- Prompt -
Write out each line exactly as it stands, please.

◇ ◇ ◇ ◇ ◇ ◇ ◇

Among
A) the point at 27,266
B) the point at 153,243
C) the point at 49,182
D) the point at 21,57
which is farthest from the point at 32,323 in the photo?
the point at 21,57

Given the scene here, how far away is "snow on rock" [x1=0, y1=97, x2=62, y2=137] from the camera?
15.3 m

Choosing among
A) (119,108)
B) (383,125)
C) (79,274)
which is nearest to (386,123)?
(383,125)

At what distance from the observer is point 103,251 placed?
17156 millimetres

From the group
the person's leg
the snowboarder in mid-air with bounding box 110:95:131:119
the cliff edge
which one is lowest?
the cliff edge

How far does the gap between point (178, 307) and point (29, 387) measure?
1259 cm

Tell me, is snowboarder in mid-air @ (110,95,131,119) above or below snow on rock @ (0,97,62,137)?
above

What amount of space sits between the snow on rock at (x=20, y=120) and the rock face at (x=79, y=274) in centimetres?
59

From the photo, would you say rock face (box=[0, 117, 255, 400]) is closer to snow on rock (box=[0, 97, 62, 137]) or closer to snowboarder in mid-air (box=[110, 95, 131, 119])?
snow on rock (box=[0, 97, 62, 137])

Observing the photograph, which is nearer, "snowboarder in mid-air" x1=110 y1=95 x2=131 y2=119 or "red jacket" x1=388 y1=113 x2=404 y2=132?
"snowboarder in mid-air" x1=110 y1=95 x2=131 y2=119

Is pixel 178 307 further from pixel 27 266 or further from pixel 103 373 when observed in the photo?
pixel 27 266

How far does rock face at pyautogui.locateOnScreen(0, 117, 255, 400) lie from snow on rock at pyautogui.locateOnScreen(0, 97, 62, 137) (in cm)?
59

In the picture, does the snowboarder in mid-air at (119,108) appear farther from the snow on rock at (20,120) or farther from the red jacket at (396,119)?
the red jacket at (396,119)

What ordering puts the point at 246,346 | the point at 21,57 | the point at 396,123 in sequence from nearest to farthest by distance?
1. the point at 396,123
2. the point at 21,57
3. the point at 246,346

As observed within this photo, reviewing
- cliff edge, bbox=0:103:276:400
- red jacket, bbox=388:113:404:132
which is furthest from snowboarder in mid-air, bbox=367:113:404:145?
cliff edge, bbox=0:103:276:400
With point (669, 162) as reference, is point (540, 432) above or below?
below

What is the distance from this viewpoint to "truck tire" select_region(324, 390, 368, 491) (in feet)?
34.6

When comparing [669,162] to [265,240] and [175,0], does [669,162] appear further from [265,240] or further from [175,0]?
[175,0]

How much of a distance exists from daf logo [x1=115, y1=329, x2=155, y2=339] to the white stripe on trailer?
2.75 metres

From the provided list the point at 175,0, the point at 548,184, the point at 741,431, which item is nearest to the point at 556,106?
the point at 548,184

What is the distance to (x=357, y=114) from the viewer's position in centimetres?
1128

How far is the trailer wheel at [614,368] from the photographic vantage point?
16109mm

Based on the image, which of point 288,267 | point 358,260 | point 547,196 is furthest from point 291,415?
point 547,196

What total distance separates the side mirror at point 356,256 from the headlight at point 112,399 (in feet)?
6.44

◇ ◇ ◇ ◇ ◇ ◇ ◇

- Full answer -
Among
A) the point at 27,266
B) the point at 153,243
C) the point at 49,182
D) the point at 21,57
which is farthest from the point at 32,323 in the photo?
the point at 21,57

Given the scene here, how far away is "snow on rock" [x1=0, y1=97, x2=62, y2=137] from the camera?
15.3 m

Choosing among
A) (119,108)
B) (383,125)
C) (79,274)
which is nearest to (386,123)?
(383,125)

At what distance from the observer is point 103,251 placed?
17156 millimetres

From the group
the person's leg
the snowboarder in mid-air with bounding box 110:95:131:119
the cliff edge
which one is lowest?
the cliff edge

How far does the gap between point (178, 307) and point (29, 387) measure?
1259 cm

Tell me, is snowboarder in mid-air @ (110,95,131,119) above or below snow on rock @ (0,97,62,137)?
above

What amount of space sits between the snow on rock at (x=20, y=120) and the rock face at (x=79, y=274) in centimetres?
59

From the photo, would you say rock face (box=[0, 117, 255, 400]) is closer to snow on rock (box=[0, 97, 62, 137]) or closer to snowboarder in mid-air (box=[110, 95, 131, 119])?
snow on rock (box=[0, 97, 62, 137])

Observing the photograph, which is nearer, "snowboarder in mid-air" x1=110 y1=95 x2=131 y2=119 or "red jacket" x1=388 y1=113 x2=404 y2=132?
"snowboarder in mid-air" x1=110 y1=95 x2=131 y2=119

Is pixel 178 307 further from pixel 27 266 or further from pixel 103 373 when observed in the photo?
pixel 27 266

How far does rock face at pyautogui.locateOnScreen(0, 117, 255, 400) lie from snow on rock at pyautogui.locateOnScreen(0, 97, 62, 137) (in cm)?
59

In the picture, does the snowboarder in mid-air at (119,108) appear farther from the snow on rock at (20,120) or farther from the red jacket at (396,119)?
the red jacket at (396,119)

What ordering puts the point at 246,346 | the point at 21,57 | the point at 396,123 in sequence from nearest to farthest by distance?
1. the point at 396,123
2. the point at 21,57
3. the point at 246,346

As observed within this photo, reviewing
- cliff edge, bbox=0:103:276:400
- red jacket, bbox=388:113:404:132
which is furthest from snowboarder in mid-air, bbox=367:113:404:145?
cliff edge, bbox=0:103:276:400
With point (669, 162) as reference, is point (540, 432) above or below?
below

What is the distance from this viewpoint to "truck tire" select_region(324, 390, 368, 491) (in feet)?
34.6

When comparing [669,162] to [265,240] and [175,0], does [669,162] appear further from [265,240] or further from [175,0]?
[175,0]

How much of a distance exists from daf logo [x1=115, y1=329, x2=155, y2=339] to the white stripe on trailer?
2.75 metres

From the provided list the point at 175,0, the point at 548,184, the point at 741,431, which item is nearest to the point at 556,106?
the point at 548,184

What is the distance to (x=357, y=114) from the viewer's position in centimetres?
1128

How far is the trailer wheel at [614,368] from the photographic vantage point?
16109mm

Based on the image, which of point 288,267 | point 358,260 | point 547,196 is furthest from point 291,415?
point 547,196

What total distance separates the side mirror at point 356,256 from the headlight at point 112,399 (in feet)?
6.44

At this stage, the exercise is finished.